Now’s the time of year when we start to see Super Bowl ads in regular programming (Stephen Colbert’s pistachio ad, for example) and branding can turn from an expensive one hit wonder to a long term plan. Here are a few examples of brands that rolled with an idea that became the forefront of their messaging.
The Kia Hamsters
These commercials originally had a point. It had something to do with other cars running on the power of hamsters or something. I don’t know, but it doesn’t matter because they have evolved into something much more powerful.
[Tweet “The Kia Hamsters work because the viewer recognizes the brand without thinking too much.”]
Now they’re swagged-out celebrity status hamsters. In the beginning, I didn’t care for these too much. I’ve never owned a Kia, nor do I plan to, but once these little guys went from normal hamsters to rolling up to the red carpet banging Lady Gaga’s Applause, I took a liking to them. Chalk it up to their hard work and dedication to getting in shape and revamping their image.
The point is that I like pointless things. The branding sticks without the viewer having to think too much about it.
Dollar Shave Club
This is the broest of all bro things. This commercial is the epitome of all things awesome in millennial advertising. It has cursing, machetes and the American Flag. If you put Vin Diesel in this commercial, the Internet would have exploded.
This commercial is a bit more on-point with what their product is going to do for their customer (save them money) but they have this amazing way of presenting it. Frankly, while their razors are f***ing great, they’re not really an interesting product. Guys shave, guys use razors. It’s neither new nor exciting.
Brands can come out of nowhere by adding their unique spin to common products. They took an everyday product that most guys need, talked about the basic features of their business, and then added the special sauce of their company’s personality. I couldn’t even tell if it was real when I first saw it last year. If that’s all it takes to make your commercial goes viral, then you’re marketing team is doing something right. I don’t even really know what else to say.

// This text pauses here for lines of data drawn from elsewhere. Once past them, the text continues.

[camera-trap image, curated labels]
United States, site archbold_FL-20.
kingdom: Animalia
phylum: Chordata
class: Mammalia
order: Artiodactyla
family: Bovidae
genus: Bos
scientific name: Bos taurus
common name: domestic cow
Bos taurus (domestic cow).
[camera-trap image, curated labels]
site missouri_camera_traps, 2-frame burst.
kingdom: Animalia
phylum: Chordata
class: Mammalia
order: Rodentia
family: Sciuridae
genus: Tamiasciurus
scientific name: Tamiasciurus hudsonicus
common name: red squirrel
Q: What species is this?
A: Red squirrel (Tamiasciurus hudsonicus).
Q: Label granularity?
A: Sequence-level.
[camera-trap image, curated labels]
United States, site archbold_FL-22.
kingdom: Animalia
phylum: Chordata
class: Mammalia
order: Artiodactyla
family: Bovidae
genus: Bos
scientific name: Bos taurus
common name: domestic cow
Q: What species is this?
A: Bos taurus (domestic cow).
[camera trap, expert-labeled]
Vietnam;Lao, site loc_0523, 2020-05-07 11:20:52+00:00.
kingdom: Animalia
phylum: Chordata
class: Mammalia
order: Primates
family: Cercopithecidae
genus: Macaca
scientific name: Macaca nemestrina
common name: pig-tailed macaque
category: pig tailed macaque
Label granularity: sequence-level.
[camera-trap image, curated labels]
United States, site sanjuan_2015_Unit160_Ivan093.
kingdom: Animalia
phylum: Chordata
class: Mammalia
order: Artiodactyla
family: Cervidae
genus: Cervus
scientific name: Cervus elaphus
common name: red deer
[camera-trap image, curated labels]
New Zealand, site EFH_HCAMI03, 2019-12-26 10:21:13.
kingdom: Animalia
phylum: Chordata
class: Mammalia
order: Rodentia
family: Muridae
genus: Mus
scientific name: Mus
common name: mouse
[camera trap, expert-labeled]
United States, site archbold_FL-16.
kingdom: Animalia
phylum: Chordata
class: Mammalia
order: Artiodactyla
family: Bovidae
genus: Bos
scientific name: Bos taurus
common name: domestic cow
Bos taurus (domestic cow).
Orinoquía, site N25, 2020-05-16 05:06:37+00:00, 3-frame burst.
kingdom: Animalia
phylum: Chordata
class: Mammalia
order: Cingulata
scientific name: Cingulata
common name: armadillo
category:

The first commercial that comes to mind for most marketers is Old Spice. The company did a great job of rebranding itself through seemingly pointless advertising.
Old Spice had become a somewhat stale brand in the personal hygiene aisle. In order to update its image, the company released new scents, reimagined its logo and started releasing commercials seemingly about nothing. It worked well, and now their branding is all about awesome, random things like wolfdogs and moms stalking their sons.The point is, I’m entertained for the entire 30 seconds it’s on TV.
What I love so much about Old Spice is the hidden cross branding from other Proctor & Gamble products. “Old Spice is too powerful to stay in its own commercials!” The ads might be dumb, but they wink at higher-levels of humor.
So Take a Shot
We’re all exposed to thousands of ads a day. At this point, people are numb to them. You have got to be edgy and unique to get me to look at your product. I think all day, I don’t want to think anymore when I’m watching Demolition Man on AMC at the end of my day.
So please, dear advertisers, stop making the same commercials all the time. Do something different.